In case of the authoritative control of a phrase can be a little bit others: «Each person is the divine creation having the right to any choice. I trust my favourite! I allow it to live how it will want to it! I know, that she has already chosen me, that is I — the best for it. I know, that my smile and good mood are the best way to be for it to the most favourite, therefore I always sincerely smile. I trust Lives! I trust my favourite! Our future is light and it is fine!».

It is necessary to repeat these or similar positive thoughts many time. They can be written down on the computer screen in prompt then you cannot forget about them. It is possible to write them on sheets of paper and to put at itself on a desktop, in a business notebook, in a case or a bag so that they as it is possible came across to you on eyes is more often. There will pass some time (from a week about several months), and new belief will make positive impact on your life. The jealousy will leave, and instead of it you will have a feeling of heat and profound gratitude to the favourite person.

And if former thoughts at times arise nevertheless at you in a head, do not despair, and easy supersede their new, positive installations. And the result will be excellent!

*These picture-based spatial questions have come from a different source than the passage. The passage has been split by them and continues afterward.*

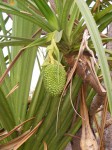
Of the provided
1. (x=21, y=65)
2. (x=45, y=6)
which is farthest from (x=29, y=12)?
(x=21, y=65)

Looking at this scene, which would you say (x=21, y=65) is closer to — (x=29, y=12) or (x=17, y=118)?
(x=17, y=118)

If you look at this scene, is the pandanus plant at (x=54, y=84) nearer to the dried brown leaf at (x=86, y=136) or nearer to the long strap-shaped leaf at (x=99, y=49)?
the dried brown leaf at (x=86, y=136)

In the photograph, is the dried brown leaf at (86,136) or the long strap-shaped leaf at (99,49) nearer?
the long strap-shaped leaf at (99,49)

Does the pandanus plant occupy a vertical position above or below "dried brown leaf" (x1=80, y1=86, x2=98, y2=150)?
above

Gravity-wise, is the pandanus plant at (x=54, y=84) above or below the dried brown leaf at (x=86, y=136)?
above

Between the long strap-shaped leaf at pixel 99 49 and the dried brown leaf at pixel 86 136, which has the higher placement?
the long strap-shaped leaf at pixel 99 49

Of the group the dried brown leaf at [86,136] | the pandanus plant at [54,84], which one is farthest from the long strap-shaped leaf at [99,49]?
the dried brown leaf at [86,136]

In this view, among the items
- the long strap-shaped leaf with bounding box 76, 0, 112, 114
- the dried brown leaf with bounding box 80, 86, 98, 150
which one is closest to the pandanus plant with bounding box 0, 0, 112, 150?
the dried brown leaf with bounding box 80, 86, 98, 150

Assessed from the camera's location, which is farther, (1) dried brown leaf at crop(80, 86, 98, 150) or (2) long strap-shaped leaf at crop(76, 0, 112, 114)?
(1) dried brown leaf at crop(80, 86, 98, 150)

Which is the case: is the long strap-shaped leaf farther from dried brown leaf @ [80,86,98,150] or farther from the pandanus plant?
dried brown leaf @ [80,86,98,150]

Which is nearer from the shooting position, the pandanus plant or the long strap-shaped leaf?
the long strap-shaped leaf
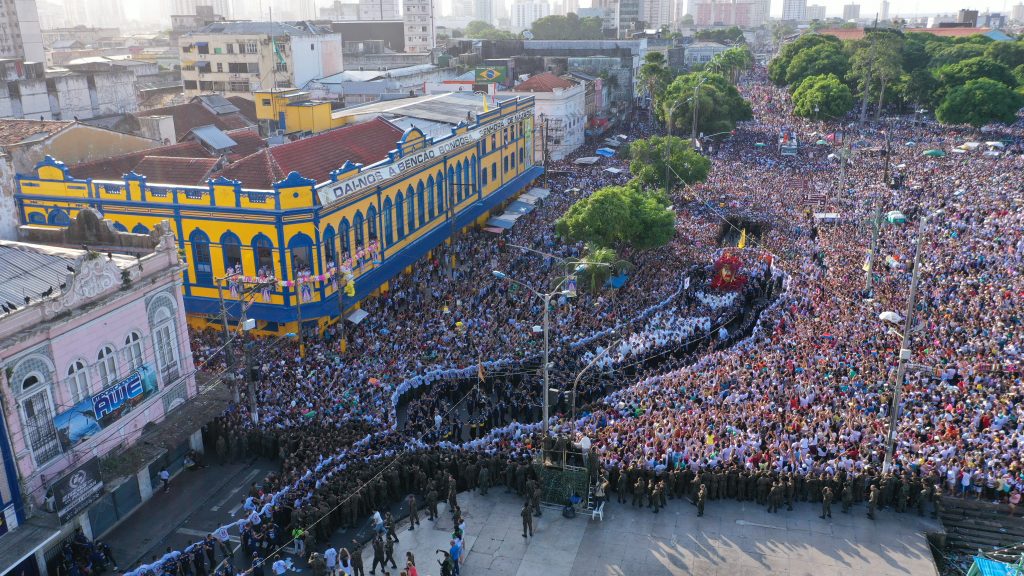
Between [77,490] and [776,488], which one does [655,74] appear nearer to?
[776,488]

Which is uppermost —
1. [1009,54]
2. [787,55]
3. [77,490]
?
[787,55]

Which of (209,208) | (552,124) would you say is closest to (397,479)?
(209,208)

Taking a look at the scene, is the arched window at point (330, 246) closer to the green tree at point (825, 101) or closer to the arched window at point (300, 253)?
the arched window at point (300, 253)

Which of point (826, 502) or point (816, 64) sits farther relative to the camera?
point (816, 64)

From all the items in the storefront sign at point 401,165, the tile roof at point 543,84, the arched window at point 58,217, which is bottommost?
the arched window at point 58,217

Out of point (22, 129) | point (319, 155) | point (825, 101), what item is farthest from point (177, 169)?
point (825, 101)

What it is important to remember

1. Remember that you and your favourite person — it is primary two free persons, two free souls, at each of which the way though any interval of time they can go nearby. Therefore nobody is your property, and you are not the nobody's property. Your partner — the free person, you want it or not. You too are free, and those restrictions which you on yourselves impose, is your voluntary choice. Your partner has the right to the choice.

2. You are favourite so, how much you love yourselves. If you do not have love to your partner cannot make you more happily.

3. Start to remind itself that at you relations with the free person who near to you only because would be desirable it. Even if it your husband. Perceive it not as the property, and as kind visitor in your life (even if at you the general children).

4. If you do not have important issue in your life, there are no purposes, there is no work, there are no hobbies or a hobby, in general, that, than you would be engaged with pleasure (house duties do not undertake in calculation) find to itself this business! To begin with be engaged in everything. Otherwise your self-realisation and will end on jealousy!

5. Recollect that you the woman (man) and you can be interested representatives of an opposite sex. And not just your partner. You presume to yourselves appointment, flirtation (further who on what is ready). But not to spite of the partner, with the subsequent retelling (type: I too do not lose time!), and for the pleasure!